Written instruction
Reproduce everything from the line containing "What is the extent" down to the end of the rows, changing "kitchen cabinet" to "wall cabinet" and leaving all else as it stands.

Records supplied

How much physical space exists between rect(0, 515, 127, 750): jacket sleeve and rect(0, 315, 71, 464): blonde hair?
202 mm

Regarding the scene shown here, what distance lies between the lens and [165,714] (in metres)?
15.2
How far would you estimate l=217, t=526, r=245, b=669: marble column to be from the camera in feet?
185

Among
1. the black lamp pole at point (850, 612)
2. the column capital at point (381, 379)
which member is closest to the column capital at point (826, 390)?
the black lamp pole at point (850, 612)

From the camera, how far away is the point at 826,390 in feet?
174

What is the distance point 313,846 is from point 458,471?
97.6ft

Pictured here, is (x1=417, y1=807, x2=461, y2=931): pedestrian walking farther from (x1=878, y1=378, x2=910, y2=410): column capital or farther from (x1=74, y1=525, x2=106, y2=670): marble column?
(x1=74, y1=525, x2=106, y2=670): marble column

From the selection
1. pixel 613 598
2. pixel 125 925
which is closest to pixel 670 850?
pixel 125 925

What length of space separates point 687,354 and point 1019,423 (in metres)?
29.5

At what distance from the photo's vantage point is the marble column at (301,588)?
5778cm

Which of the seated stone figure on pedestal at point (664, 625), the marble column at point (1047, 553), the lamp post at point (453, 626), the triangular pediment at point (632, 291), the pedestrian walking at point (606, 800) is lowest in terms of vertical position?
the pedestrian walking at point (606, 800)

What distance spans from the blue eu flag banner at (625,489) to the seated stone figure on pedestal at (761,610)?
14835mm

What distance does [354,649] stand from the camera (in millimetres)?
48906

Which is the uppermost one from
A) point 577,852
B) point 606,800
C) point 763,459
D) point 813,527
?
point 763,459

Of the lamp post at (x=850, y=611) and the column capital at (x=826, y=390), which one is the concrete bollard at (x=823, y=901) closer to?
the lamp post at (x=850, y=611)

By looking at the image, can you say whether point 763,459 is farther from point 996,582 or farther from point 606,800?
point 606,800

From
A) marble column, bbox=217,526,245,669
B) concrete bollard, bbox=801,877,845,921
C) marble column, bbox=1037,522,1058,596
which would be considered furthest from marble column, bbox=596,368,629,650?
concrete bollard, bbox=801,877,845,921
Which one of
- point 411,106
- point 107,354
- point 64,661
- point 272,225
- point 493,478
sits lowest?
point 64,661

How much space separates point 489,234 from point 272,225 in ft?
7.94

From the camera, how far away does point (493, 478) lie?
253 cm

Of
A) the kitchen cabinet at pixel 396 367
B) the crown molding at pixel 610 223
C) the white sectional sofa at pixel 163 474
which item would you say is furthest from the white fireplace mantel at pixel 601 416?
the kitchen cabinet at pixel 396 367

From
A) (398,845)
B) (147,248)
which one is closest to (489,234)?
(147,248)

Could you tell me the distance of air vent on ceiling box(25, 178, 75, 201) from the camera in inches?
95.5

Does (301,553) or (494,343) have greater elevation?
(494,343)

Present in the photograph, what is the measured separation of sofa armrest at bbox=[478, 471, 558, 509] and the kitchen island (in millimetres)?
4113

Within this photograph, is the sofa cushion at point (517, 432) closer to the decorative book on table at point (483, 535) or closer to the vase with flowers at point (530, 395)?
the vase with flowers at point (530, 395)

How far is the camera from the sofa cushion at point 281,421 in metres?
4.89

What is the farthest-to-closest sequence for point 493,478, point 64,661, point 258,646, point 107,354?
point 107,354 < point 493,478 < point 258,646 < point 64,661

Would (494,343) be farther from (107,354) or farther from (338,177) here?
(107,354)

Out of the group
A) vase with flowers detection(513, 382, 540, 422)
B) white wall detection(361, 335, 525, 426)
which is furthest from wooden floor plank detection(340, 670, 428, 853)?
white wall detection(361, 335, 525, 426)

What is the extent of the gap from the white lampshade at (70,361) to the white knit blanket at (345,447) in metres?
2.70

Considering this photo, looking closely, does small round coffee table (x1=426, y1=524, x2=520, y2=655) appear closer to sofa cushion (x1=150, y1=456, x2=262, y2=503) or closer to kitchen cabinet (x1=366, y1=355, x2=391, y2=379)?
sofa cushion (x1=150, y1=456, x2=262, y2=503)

Exercise answer
What is the extent of the gap from the white lampshade at (70,361) to the white knit blanket at (345,447) in metres?
2.70

Considering this photo, looking closely, does small round coffee table (x1=426, y1=524, x2=520, y2=655) appear closer to sofa cushion (x1=150, y1=456, x2=262, y2=503) or closer to wall cabinet (x1=366, y1=355, x2=391, y2=379)?
sofa cushion (x1=150, y1=456, x2=262, y2=503)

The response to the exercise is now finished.